Ketua Umum PII, Abdul Qohar Ruslan, menegaskan bahwa para pelajar mendukung keberlanjutan Program Makan Bergizi Gratis (MBG) yang telah berjalan selama enam bulan. Namun, ia menekankan pentingnya evaluasi, khususnya agar program ini tidak hanya bermanfaat bagi siswa, tetapi juga mendorong produksi dalam negeri.

“Kita ingin mengevaluasi walaupun di satu sisi kita juga mendukung agar program MBG terus dilanjutkan. Harapannya, evaluasi ini bisa menjadi masukan untuk mendukung produksi dalam negeri,” ungkap Qohar.

Direktur Program, Agus Suherman Tanjung, menambahkan bahwa dialog ini dilakukan sebagai bentuk kritik konstruktif terhadap program prioritas pemerintah di bawah kepemimpinan Presiden Prabowo Subianto. Menurutnya, setelah berjalan satu semester, ada sejumlah catatan penting, termasuk kasus keracunan MBG yang sempat mencoreng niat baik pemerintah.

“Kasus seperti itu bisa menimbulkan trauma bagi siswa lain. Karena itu, semua pihak yang terlibat harus benar-benar serius menjalankan kebijakan ini,” tegas Agus.

Ia juga menyoroti kebijakan impor wadah makanan pasca terbitnya Permendag Nomor 22 Tahun 2025, yang membuat food tray tidak lagi masuk kategori larangan dan pembatasan impor.

“Masak ompreng kita harus impor? Kalau aturan ini tidak ditinjau ulang, maka kebijakan pro-produksi dalam negeri yang menjadi garis besar presiden tidak diterjemahkan dengan baik oleh para pembantunya,” ujarnya.

Dalam dialog ini, para pelajar menyampaikan tiga poin utama:

  1. Mempertanyakan keseriusan pemerintah dalam mendukung produksi dalam negeri.
  2. Mendukung program MBG dengan berbagai perbaikan ke depan.
  3. Mendesak agar program MBG segera merata demi keadilan bagi seluruh siswa di Indonesia.

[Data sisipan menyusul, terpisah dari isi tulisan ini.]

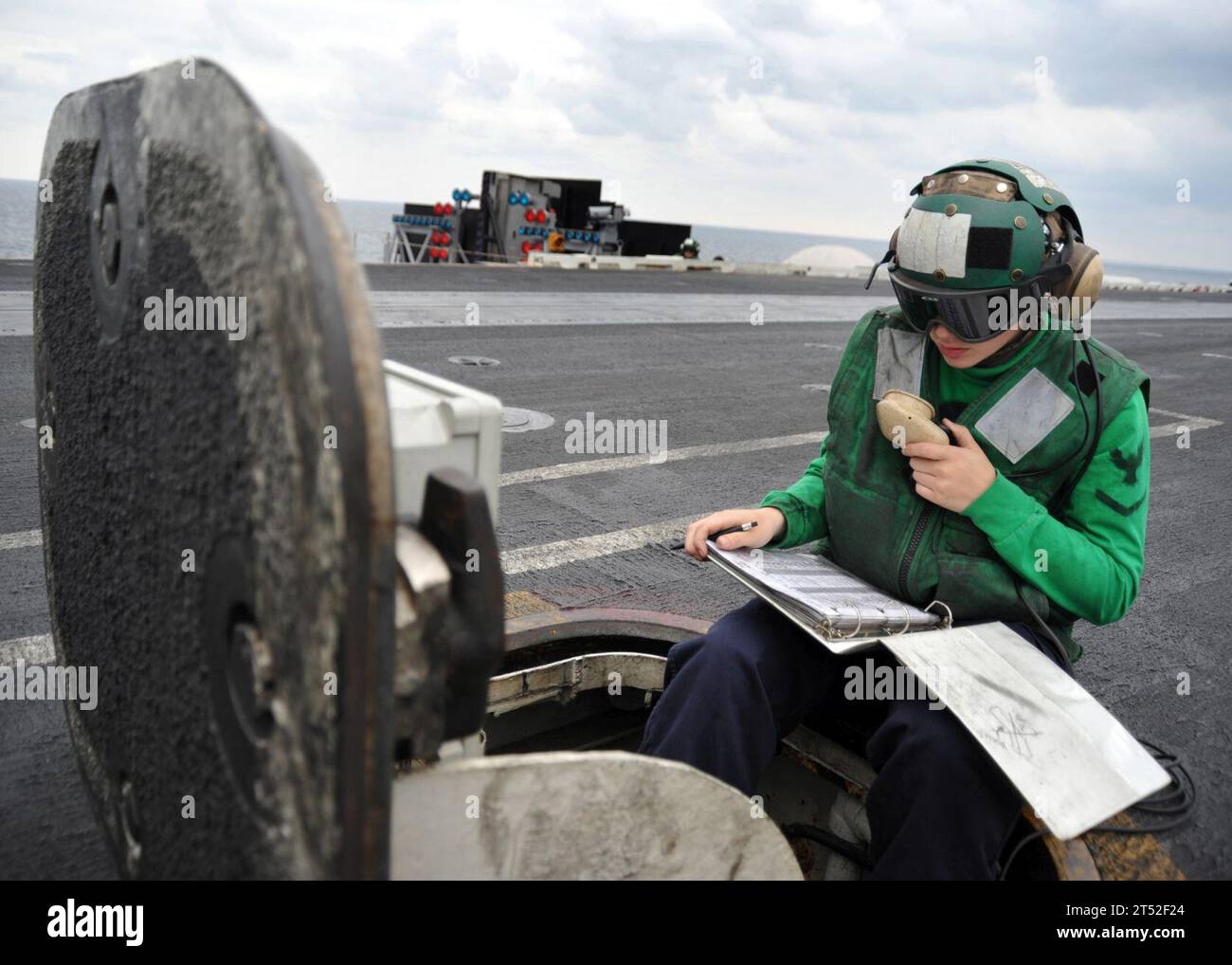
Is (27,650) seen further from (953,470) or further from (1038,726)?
(1038,726)

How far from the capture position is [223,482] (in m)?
1.16

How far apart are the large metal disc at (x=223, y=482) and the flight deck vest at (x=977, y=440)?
5.89 feet

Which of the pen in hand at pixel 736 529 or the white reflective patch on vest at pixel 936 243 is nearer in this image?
the white reflective patch on vest at pixel 936 243

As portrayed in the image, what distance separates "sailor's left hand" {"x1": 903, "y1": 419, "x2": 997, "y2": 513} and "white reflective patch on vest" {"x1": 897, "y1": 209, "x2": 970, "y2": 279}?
36cm

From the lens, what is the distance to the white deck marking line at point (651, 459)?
633 centimetres

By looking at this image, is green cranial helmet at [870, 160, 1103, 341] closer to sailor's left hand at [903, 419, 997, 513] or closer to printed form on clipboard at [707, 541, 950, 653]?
sailor's left hand at [903, 419, 997, 513]

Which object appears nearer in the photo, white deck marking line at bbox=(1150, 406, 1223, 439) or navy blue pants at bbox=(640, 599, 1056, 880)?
navy blue pants at bbox=(640, 599, 1056, 880)

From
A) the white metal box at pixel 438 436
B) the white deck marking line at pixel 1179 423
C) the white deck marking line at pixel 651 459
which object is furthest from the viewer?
the white deck marking line at pixel 1179 423

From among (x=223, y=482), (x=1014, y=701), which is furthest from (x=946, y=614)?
(x=223, y=482)

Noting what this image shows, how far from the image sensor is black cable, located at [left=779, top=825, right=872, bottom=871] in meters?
2.76

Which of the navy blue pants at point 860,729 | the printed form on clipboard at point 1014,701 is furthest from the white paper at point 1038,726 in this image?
the navy blue pants at point 860,729

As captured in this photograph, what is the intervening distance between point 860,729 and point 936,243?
1200 millimetres

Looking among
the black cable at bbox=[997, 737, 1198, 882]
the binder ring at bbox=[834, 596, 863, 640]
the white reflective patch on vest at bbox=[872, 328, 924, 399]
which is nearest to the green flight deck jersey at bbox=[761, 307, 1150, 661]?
the white reflective patch on vest at bbox=[872, 328, 924, 399]

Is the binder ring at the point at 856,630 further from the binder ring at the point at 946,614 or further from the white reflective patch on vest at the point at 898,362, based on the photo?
the white reflective patch on vest at the point at 898,362
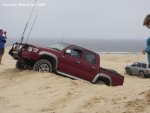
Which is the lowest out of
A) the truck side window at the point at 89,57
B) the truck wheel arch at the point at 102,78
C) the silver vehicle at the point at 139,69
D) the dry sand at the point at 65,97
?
the silver vehicle at the point at 139,69

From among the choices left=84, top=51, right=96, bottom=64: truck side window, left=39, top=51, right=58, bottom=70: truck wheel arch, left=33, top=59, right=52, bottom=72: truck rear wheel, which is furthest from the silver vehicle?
left=33, top=59, right=52, bottom=72: truck rear wheel

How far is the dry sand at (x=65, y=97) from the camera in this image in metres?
9.27

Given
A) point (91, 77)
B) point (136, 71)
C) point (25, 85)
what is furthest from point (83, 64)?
point (136, 71)

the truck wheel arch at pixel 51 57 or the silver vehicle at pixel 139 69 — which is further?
the silver vehicle at pixel 139 69

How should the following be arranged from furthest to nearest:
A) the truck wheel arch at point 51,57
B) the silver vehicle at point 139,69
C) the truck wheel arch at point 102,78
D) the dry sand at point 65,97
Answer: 1. the silver vehicle at point 139,69
2. the truck wheel arch at point 102,78
3. the truck wheel arch at point 51,57
4. the dry sand at point 65,97

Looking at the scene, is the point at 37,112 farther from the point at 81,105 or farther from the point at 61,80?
the point at 61,80

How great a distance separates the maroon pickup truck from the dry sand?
A: 1.49 metres

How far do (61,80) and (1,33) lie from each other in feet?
22.3

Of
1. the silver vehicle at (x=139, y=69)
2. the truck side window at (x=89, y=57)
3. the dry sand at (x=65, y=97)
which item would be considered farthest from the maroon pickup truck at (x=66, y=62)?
the silver vehicle at (x=139, y=69)

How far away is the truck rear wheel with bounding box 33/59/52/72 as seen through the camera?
49.6ft

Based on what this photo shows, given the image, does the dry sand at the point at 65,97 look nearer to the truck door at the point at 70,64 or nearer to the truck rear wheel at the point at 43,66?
the truck rear wheel at the point at 43,66

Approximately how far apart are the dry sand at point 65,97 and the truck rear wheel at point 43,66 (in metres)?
1.30

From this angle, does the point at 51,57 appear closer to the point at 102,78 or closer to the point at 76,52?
the point at 76,52

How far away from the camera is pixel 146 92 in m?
9.79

Hadir pula sejumlah narasumber dari berbagai kalangan, di antaranya: H. Hasan Basri, S.SI., APT Sekjen DPP ADAMBI (Dewan Pimpinan Pusat Asosiasi Dapur Makan Bergizi Indonesia), Ardy Susanto, S.H., M.H,. M. Ikom Sekjen APMAKI ( Asosiasi Produsen Wadah Makanan Indonesia), Amsar A. Dulmanan (Akademisi UNUSIA / Sosiolog).

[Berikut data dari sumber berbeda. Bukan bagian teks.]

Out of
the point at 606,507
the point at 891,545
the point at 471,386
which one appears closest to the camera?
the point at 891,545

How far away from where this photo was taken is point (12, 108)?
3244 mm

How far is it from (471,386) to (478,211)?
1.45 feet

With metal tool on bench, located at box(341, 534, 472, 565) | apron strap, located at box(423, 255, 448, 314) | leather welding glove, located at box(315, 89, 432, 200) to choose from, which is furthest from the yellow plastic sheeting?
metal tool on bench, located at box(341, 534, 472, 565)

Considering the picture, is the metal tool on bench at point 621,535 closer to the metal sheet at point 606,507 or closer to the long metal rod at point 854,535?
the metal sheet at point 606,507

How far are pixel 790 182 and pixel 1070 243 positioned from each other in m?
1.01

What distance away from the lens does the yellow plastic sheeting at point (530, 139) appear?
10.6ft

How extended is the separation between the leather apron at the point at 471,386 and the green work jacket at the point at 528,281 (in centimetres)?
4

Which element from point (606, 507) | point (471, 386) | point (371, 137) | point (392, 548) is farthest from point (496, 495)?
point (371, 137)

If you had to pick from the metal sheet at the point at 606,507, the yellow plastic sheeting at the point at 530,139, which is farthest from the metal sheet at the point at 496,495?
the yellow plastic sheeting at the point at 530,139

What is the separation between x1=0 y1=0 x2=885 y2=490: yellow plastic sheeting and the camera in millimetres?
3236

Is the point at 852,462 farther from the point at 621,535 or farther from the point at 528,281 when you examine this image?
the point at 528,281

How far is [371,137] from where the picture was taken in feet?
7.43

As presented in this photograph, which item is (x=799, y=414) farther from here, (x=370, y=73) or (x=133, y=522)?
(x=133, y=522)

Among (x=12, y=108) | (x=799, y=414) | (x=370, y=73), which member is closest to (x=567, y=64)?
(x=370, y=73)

Ardy Susanto menyoroti permasalahan pada peralatan makan yang digunakan dalam program MBG. Menurutnya, ada kasus penggunaan bahan yang tidak sesuai standar.

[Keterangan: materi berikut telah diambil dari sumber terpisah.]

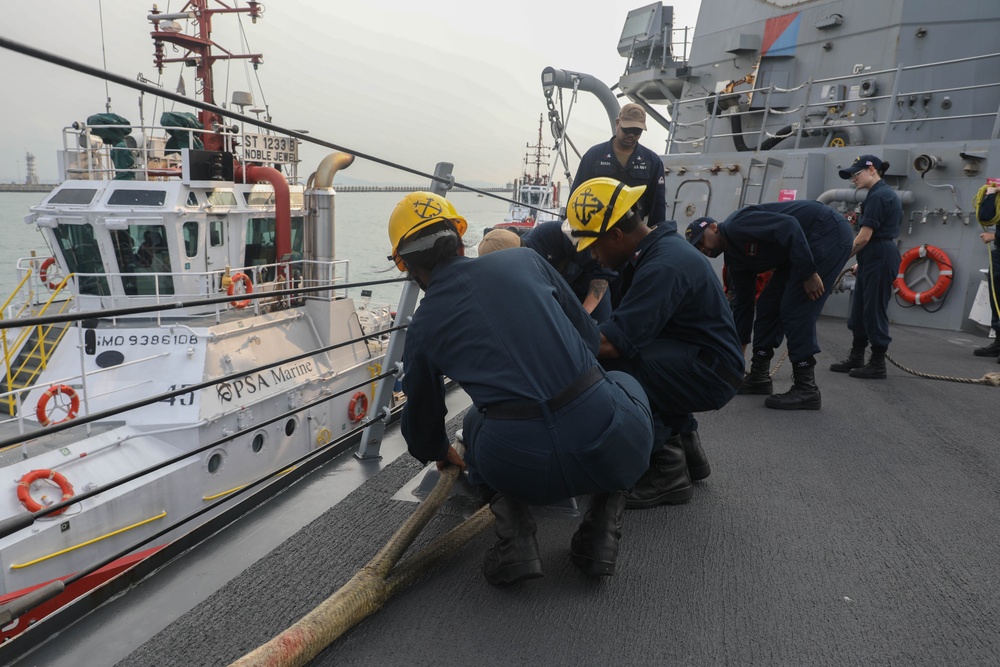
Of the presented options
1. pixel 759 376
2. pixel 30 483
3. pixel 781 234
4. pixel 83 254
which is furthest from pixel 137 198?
pixel 781 234

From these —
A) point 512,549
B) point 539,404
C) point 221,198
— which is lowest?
point 512,549

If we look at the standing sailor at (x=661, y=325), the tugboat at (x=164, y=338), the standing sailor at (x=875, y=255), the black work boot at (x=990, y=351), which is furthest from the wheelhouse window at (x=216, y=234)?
the black work boot at (x=990, y=351)

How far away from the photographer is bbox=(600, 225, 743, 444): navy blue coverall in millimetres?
2521

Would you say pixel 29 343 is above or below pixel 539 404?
below

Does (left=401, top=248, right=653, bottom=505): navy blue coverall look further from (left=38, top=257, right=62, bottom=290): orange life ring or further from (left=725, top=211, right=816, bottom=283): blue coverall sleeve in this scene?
(left=38, top=257, right=62, bottom=290): orange life ring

“Bukan stainless 304 seperti yang tertera, melainkan stainless 201. Padahal 201 berbahaya karena dalam jangka panjang bisa berdampak pada saraf, hati, dan ginjal,” jelas Ardy.

Sementara itu, Hasan Basri menekankan pentingnya aspek gizi dan daya tarik menu untuk anak-anak.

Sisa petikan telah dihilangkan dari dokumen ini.